Hamiledyi Reptile Carpet, Natural Coconut Fiber Carpet for Pet Terrarium Liner
This reptile carpet is made of non-abrasive coconut fiber treated with a biodegradable enzyme. The enzyme diminishes reptile odors. You can hand-wash the mat in cold water and trim it to fit the aquarium if needed. There are two sheets in each package.
Marcal 6709-01 Small Steps 100% Premium Recycled Paper Towel Roll
Why are we reviewing paper towels in an article about ball python substrate? That’s because this is one of the cheapest types of bedding you can use. But we’re picky about which paper towels are best. That’s why we chose this kind from Marcal.
The towels are white, but not because they were bleached with chlorine. The fact that they are chlorine-free and have no added dyes or fragrances make them safer for your pet. They also produce very little lint.
Users say that these paper towels are strong and absorbent although they are not the softest on the market. On the upside, they’re made from 60% post-consumer recycled content.

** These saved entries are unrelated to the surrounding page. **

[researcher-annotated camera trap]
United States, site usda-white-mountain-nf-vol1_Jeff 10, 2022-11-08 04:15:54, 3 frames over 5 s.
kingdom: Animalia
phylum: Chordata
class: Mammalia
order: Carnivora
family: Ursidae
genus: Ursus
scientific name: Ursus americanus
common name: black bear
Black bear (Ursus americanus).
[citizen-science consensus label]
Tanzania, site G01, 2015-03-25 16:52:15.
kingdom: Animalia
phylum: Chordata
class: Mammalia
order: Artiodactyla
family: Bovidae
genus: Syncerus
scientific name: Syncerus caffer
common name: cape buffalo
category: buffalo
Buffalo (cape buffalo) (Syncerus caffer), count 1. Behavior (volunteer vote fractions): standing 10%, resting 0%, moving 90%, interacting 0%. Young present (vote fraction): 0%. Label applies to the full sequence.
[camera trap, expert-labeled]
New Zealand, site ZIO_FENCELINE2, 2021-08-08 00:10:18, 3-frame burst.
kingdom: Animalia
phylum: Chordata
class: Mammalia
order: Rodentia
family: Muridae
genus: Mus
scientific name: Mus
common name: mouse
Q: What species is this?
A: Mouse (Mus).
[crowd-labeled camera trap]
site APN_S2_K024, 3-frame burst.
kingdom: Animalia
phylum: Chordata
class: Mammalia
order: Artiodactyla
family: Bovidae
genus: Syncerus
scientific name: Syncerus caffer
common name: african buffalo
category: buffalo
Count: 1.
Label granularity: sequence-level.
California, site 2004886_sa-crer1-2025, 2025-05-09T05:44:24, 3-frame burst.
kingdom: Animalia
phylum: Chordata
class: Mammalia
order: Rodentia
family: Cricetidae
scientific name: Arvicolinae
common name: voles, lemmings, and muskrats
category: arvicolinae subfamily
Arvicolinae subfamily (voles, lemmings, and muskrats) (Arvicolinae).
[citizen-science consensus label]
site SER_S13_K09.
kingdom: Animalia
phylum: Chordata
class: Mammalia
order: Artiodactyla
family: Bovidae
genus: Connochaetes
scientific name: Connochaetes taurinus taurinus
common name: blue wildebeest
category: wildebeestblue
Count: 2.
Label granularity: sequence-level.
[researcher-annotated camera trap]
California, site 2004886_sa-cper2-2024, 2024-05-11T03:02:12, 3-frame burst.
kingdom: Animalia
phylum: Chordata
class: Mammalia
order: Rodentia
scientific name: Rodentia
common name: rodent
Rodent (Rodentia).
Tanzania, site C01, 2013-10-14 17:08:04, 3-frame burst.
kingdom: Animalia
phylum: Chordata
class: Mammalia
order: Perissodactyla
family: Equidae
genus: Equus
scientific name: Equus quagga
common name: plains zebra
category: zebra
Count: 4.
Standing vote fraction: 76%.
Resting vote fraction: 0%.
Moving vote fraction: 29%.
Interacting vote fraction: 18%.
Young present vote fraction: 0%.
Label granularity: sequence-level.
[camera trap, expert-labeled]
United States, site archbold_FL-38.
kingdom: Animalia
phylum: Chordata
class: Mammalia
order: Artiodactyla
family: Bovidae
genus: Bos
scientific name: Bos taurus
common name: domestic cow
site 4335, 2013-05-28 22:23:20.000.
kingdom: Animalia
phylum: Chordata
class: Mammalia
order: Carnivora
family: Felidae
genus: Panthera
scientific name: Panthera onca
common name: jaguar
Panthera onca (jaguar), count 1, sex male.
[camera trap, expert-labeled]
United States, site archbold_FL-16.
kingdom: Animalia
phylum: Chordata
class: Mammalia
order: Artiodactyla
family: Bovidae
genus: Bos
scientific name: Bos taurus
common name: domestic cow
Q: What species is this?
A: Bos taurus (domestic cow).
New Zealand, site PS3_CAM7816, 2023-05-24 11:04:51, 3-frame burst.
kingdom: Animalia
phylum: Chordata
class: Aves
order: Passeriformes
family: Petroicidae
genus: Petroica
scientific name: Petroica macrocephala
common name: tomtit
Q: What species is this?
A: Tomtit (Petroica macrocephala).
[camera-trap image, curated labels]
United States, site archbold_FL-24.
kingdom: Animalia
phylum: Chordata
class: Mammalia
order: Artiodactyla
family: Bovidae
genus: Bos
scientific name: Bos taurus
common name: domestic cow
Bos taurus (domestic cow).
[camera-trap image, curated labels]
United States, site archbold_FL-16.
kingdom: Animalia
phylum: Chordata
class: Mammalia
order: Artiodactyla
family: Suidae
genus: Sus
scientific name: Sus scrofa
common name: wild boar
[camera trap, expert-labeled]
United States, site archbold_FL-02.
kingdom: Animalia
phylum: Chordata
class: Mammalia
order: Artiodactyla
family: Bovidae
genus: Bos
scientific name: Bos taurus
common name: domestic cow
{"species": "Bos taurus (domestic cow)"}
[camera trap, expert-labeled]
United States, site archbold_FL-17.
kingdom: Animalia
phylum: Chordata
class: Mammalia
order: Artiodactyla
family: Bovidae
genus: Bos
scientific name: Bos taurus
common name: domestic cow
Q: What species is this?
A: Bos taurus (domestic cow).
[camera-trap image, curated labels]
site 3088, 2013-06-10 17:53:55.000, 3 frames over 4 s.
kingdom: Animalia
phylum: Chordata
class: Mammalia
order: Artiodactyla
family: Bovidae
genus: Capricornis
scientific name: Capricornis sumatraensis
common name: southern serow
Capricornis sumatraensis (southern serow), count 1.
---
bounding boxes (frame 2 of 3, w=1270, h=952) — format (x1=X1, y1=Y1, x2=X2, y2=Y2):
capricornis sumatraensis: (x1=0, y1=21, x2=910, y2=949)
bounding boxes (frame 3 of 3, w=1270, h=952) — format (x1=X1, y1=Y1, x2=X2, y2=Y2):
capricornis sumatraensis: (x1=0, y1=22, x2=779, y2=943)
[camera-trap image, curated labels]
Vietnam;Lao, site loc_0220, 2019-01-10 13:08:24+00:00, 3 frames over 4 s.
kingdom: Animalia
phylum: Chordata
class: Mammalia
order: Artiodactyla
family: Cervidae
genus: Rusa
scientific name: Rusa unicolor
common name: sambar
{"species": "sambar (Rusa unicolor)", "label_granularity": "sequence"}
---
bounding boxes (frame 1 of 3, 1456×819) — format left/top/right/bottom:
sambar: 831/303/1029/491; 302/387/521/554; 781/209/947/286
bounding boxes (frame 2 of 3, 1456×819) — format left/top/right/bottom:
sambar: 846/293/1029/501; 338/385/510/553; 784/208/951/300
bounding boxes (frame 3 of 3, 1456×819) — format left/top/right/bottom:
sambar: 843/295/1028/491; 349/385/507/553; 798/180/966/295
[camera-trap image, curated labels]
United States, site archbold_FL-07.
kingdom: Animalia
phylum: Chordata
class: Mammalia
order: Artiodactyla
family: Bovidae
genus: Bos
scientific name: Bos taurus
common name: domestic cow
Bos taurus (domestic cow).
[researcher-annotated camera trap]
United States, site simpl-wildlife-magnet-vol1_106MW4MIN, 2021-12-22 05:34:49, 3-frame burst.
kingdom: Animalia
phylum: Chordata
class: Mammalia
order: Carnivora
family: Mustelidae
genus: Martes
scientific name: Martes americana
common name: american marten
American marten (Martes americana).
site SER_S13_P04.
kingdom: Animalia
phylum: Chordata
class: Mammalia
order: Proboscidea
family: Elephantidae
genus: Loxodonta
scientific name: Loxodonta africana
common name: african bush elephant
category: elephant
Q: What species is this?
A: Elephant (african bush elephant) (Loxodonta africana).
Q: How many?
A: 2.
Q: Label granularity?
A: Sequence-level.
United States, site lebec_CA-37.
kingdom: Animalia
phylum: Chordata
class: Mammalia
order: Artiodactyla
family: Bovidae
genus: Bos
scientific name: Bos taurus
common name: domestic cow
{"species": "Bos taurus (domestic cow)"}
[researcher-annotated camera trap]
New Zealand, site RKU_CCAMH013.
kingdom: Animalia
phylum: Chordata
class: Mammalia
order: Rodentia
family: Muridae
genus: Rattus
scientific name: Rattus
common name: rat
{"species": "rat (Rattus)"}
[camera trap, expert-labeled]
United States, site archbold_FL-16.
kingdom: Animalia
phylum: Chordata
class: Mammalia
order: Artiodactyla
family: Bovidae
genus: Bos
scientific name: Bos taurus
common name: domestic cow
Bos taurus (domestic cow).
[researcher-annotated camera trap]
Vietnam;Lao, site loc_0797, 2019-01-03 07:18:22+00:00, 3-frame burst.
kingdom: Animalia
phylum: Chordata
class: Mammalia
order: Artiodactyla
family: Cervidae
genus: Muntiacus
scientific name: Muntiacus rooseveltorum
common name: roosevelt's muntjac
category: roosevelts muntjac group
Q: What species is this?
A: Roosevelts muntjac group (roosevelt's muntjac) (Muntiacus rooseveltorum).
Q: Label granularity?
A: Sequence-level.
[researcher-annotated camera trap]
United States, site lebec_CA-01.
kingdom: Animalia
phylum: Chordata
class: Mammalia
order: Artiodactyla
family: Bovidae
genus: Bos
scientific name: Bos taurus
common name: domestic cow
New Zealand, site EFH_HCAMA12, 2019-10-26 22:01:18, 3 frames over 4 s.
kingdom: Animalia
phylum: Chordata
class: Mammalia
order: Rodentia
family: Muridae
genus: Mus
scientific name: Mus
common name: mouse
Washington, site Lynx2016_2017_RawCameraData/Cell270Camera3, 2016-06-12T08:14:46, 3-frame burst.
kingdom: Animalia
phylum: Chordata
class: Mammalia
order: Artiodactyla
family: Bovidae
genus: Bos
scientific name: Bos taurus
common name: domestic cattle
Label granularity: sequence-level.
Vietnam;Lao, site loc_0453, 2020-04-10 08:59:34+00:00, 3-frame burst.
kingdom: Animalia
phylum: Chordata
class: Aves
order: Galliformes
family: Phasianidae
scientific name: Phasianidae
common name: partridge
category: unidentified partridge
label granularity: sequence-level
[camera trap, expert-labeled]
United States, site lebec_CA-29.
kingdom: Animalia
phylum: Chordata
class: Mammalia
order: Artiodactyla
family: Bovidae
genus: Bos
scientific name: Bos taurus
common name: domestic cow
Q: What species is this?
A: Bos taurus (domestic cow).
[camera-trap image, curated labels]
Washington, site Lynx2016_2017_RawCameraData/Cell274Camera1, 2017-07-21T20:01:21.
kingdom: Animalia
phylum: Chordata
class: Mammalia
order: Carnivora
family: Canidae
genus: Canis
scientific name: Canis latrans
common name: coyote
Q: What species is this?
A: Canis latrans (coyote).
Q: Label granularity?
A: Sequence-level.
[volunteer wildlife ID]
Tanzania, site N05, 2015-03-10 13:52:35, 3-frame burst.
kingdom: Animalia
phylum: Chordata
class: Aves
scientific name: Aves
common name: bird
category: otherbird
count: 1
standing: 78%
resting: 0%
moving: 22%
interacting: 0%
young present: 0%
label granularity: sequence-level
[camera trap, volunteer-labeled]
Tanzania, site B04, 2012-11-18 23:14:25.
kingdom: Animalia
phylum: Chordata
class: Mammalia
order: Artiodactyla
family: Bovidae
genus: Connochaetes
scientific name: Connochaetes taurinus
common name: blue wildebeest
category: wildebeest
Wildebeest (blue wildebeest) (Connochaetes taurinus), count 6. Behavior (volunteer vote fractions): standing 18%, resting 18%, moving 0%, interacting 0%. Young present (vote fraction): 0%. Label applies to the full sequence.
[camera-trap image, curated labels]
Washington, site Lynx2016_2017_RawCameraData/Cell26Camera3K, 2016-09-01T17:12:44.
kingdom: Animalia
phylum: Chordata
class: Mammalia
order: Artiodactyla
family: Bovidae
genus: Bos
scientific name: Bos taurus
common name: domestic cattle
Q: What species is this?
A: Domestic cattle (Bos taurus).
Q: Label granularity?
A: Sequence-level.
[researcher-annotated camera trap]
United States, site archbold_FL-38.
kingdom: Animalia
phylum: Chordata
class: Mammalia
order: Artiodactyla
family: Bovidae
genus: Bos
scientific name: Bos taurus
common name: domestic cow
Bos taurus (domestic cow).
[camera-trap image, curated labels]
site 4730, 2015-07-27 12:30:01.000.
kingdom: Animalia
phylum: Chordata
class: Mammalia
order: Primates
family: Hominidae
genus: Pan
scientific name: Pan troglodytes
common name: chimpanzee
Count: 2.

Tips for decorating your ball python’s enclosure
Now that you’ve got ideas about enclosures and substrates, let’s talk about how to make your python’s enclosure a comfortable home.
First, give your snake a place to hide. For maximum comfort, make that two places – one on the warm end, and one in the cool part. If you fill one of the hides with moist sphagnum moss, it will make it easier for her to shed.
Ball pythons seem to enjoy places to hide that resemble burrows partially buried in the substrate. They don’t need to be large spaces as the snake will coil up inside to feel secure.
Next, pythons appreciate large water dishes and fresh water. Not only do they drink a lot, but they love to soak especially when they’re about to shed. Install a heavy water dish that your snake can’t knock over.
After that, it’s perfectly fine to decorate the walls of the enclosure. If you’re using a glass aquarium, you’ll help your snake feel safer if the walls aren’t all transparent.
Finally, go the extra mile by giving your python a place to climb. A couple of sturdy branches will give your snake a chance to exercise and help shed skin.
We hope that our reviews helped you find the best bedding and substrate for ball pythons today. Take good care of your snake and she’ll be your companion for up to 20 years. A safe and comfortable home makes for happy pythons and owners.